Re: [PATCHv4 14/17] zsmalloc: make zspage lock preemptible

Yosry Ahmed <yosry.ahmed@xxxxxxxxx> · Tue, 4 Feb 2025 17:19:28 +0000

On Tue, Feb 04, 2025 at 03:59:42PM +0900, Sergey Senozhatsky wrote:
> On (25/02/03 21:11), Yosry Ahmed wrote:
> > > > We also lose some debugging capabilities as Hilf pointed out in another
> > > > patch.
> > > 
> > > So that zspage lock should have not been a lock, I think, it's a ref-counter
> > > and it's being used as one
> > > 
> > > map()
> > > {
> > > 	page->users++;
> > > }
> > > 
> > > unmap()
> > > {
> > > 	page->users--;
> > > }
> > > 
> > > migrate()
> > > {
> > > 	if (!page->users)
> > > 		migrate_page();
> > > }
> > 
> > Hmm, but in this case we want migration to block new map/unmap
> > operations. So a vanilla refcount won't work.
> 
> Yeah, correct - migration needs negative values so that map would
> wait until it's positive (or zero).
> 
> > > > Just my 2c.
> > > 
> > > Perhaps we can sprinkle some lockdep on it.  For instance:
> > 
> > Honestly this looks like more reason to use existing lock primitives to
> > me. What are the candidates? I assume rw_semaphore, anything else?
> 
> Right, rwsem "was" the first choice.
> 
> > I guess the main reason you didn't use a rw_semaphore is the extra
> > memory usage.
> 
> sizeof(struct zs_page) change is one thing.  Another thing is that
> zspage->lock is taken from atomic sections, pretty much everywhere.
> compaction/migration write-lock it under pool rwlock and class spinlock,
> but both compaction and migration now EAGAIN if the lock is locked
> already, so that is sorted out.
> 
> The remaining problem is map(), which takes zspage read-lock under pool
> rwlock.  RFC series (which you hated with passion :P) converted all zsmalloc
> into preemptible ones because of this - zspage->lock is a nested leaf-lock,
> so it cannot schedule unless locks it's nested under permit it (needless to
> say neither rwlock nor spinlock permit it).
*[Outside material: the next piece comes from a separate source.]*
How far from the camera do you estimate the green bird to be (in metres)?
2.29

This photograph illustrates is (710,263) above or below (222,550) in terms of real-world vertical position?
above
Hmm, so we want the lock to be preemtible, but we don't want to use an
existing preemtible lock because it may be held it from atomic context.

I think one problem here is that the lock you are introducing is a
spinning lock but the lock holder can be preempted. This is why spinning
locks do not allow preemption. Others waiting for the lock can spin
waiting for a process that is scheduled out.

For example, the compaction/migration code could be sleeping holding the
write lock, and a map() call would spin waiting for that sleeping task.

I wonder if there's a way to rework the locking instead to avoid the
nesting. It seems like sometimes we lock the zspage with the pool lock
held, sometimes with the class lock held, and sometimes with no lock
held.

What are the rules here for acquiring the zspage lock? Do we need to
hold another lock just to make sure the zspage does not go away from
under us? Can we use RCU or something similar to do that instead?

> 
> > Seems like it uses ~32 bytes more than rwlock_t on x86_64.
> > That's per zspage. Depending on how many compressed pages we have
> > per-zspage this may not be too bad.
> 
> So on a 16GB laptop our memory pressure test at peak used approx 1M zspages.
> That is 32 bytes * 1M ~ 32MB of extra memory use.  Not alarmingly a lot,
> less than what a single browser tab needs nowadays.  I suppose on 4GB/8GB
> that will be even smaller (because those device generate less zspages).
> Numbers are not the main issue, however.
>